Right now, the AG does not consider mug shots to be basic information. That may not change until the requester sues for the release of the mug shot, he said.

For James Clark, who has lived in Quail Creek for 14 years, mug shots don’t matter as much to him as where crime is occurring and what deputies are doing about it.

“I’d like to see it, personally, but the thing is if you have an innocent person that has gotten kicked loose, that mug shot, that picture is always going to be there, and in some people’s eyes, they will always be guilty,” Clark said.

He reads the Victoria Advocate’s blotter daily and becomes upset when he doesn’t see the reports of crime in his neighborhood that he knows have happened. The Advocate has requested timely release of sheriff’s office incident reports for several years, Editor Chris Cobler said.

Recently, some of Clark’s neighbors have been busted for cooking meth in their home. Another neighbor had their home broken into, Clark said.

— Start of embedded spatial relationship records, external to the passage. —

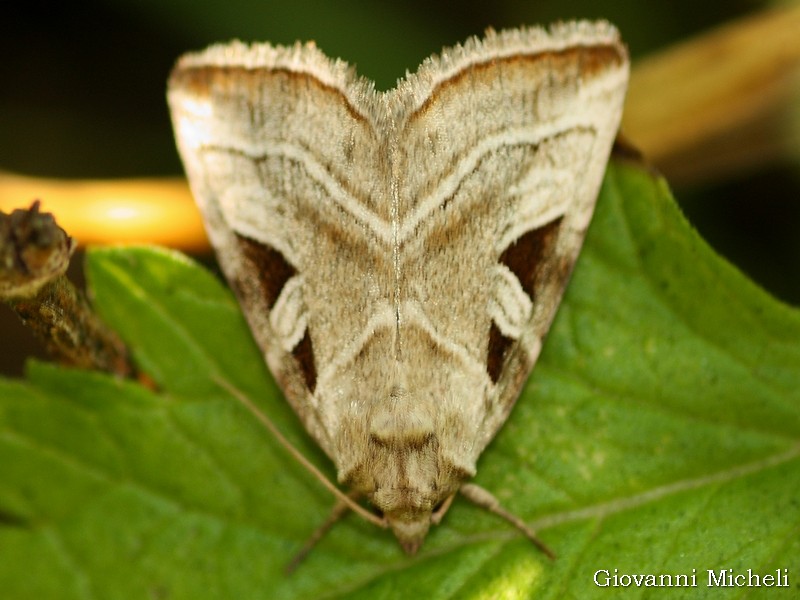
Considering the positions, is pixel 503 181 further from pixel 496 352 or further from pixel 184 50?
pixel 184 50

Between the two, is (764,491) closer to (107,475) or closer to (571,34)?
(571,34)

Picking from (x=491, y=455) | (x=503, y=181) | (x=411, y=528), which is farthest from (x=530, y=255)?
(x=411, y=528)

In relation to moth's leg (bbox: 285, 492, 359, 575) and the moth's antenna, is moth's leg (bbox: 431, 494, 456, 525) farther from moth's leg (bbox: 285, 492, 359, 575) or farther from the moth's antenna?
moth's leg (bbox: 285, 492, 359, 575)

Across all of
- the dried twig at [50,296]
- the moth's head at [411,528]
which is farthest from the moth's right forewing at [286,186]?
the dried twig at [50,296]

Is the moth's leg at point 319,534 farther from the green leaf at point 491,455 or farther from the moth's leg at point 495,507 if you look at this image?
the moth's leg at point 495,507

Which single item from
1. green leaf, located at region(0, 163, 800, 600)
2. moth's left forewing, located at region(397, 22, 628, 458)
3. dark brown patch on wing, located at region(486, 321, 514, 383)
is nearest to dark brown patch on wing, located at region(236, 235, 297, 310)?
green leaf, located at region(0, 163, 800, 600)

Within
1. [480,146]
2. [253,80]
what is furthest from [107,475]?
[480,146]

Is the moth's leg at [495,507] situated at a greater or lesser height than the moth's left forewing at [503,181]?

“For example, if you have a bunch of muggings going on at the H-E-B Plus parking lot and nothing ever makes the newspaper, nobody is going to know what’s happening, are they?” Clark said. “If they know what’s happening, they can be more watchful.”

Chief Deputy Roy Boyd wrote in a statement the person who took over the responsibility of releasing that information mistakenly thought he or she could only disclose arrests. Boyd wrote that this has since been corrected.